Posted by Angelina Kurganska on

We are deep believers that tea brings you places. While slowly sipping tea, meditating, we cannot help but have different visions float into our minds. Tea leaves are a living product. The fresher it is, the more alive it is. And the more alive it is, the more history it carries. For this reason, we always recommend drinking your tea within a year of purchasing it. An exception is the fermented tea pu-erh, which stays alive for many years thanks to the fermentation process.

When teas are alive, they share a story with us. Maybe this is why we get the images of foggy mountain peaks or rainy tea gardens? Either way, the stories that teas behold interest us just as much as drinking the tea itself and we are always eager to share and learn more.

Today, let’s explore Taiwan with its rich tea culture and history.


The History of Taiwanese Tea Culture

Teas weren’t produced in Taiwan until the late 18th century. Chinese tea farmers brought camellia sinensis bushes to Taiwan in hopes to expand tea production in a place with such a suitable climate for the growth of tea, and oolong in particular. Local Taiwanese farmers were taught the techniques for optimum tea production, and eventually, tea farms spread across the island as tea became the country’s biggest export. Read more about the difference between Taiwanese and Chinese oolongs here



Taiwan's Tea Culture Today

Today Taiwanese teas are highly regarded in the world. Although oolong is the most popular type of tea produced in Taiwan, the island’s green and black teas are also highly regarded.

The original tea farms of Taiwan were not in Alishan or Nantou but were all in the north surrounding the capital — Taipei. Nowadays there is a significant shift to coffee drinking culture in Taiwan. Many century-old tea farms which existed around Taipei are switching to coffee production to accommodate the growing demand for the beans.

Regarding tea, instead of seeing the more traditional tea houses that once existed, you will see multiple bubble tea shops occupying every block. Bubble tea is the new tea culture of the younger generation. It keeps tea farms alive. However, the demand is for big quantities of low-grade loose leaf which is later to be mixed with large amounts of sugar and milk.

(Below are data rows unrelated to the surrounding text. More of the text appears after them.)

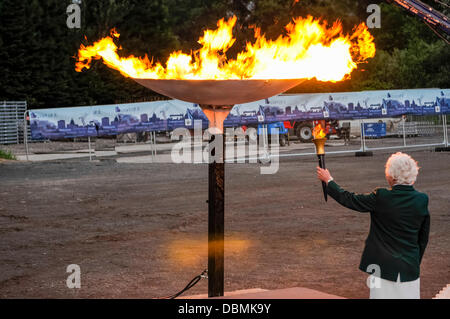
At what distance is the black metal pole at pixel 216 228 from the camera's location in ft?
14.9

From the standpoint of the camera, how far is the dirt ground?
6.70 meters

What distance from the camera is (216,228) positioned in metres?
4.55

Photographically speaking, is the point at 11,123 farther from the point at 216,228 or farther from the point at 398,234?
the point at 398,234

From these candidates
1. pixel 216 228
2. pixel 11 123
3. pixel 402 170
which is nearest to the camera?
pixel 402 170

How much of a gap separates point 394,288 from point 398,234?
1.25 feet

Artisanal tea crafters are unfortunately becoming more scarce. Bubble tea is fast and cheap, which makes it suitable for today’s fast-paced generation. Although lately there have also been a variety of bubble tea shops popping up emphasizing the importance of sourcing high-quality tea while supporting local farms. Accommodating the traditional types of quality tea to a faced-pace environment is a good way to keep the culture alive.


Drinking Taiwanese Teas

In Taiwan, both Chinese and Japanese influence are deeply rooted. This has played an interesting role in the tea culture. Even though the Taiwanese tea ceremony is essentially the Chinese gong fu cha ceremony, Japanese influence is not to be missed in the presence of traditional Japanese teaware and architecture influencing Taiwanese tea houses. It becomes an interesting mix of both cultures becoming something which is now solely Taiwanese.

Similarly to the wagashi (sweets) offered in Japanese tea ceremonies, it is not uncommon to have Taiwanese snacks with your oolong. Some of the more popular options include traditional pineapple cakes and steamed rice flour cakes with osmanthus flowers.


It is true that Taiwanese tea culture is rapidly changing to suit the economy and the environments of the new generation. However, we remain grateful that we are still able to sit down and enjoy a long, peaceful gong fu cha tea ceremony with some of Taiwan’s finest Alishan Oolong. The serene environment of Taiwan’s tallest, foggy mountain remains unchanged. While sipping our tea, we acknowledge the hundreds of years long journey that tea went through, as well as the hard work of the tea farmers and their dedication to quality and tradition.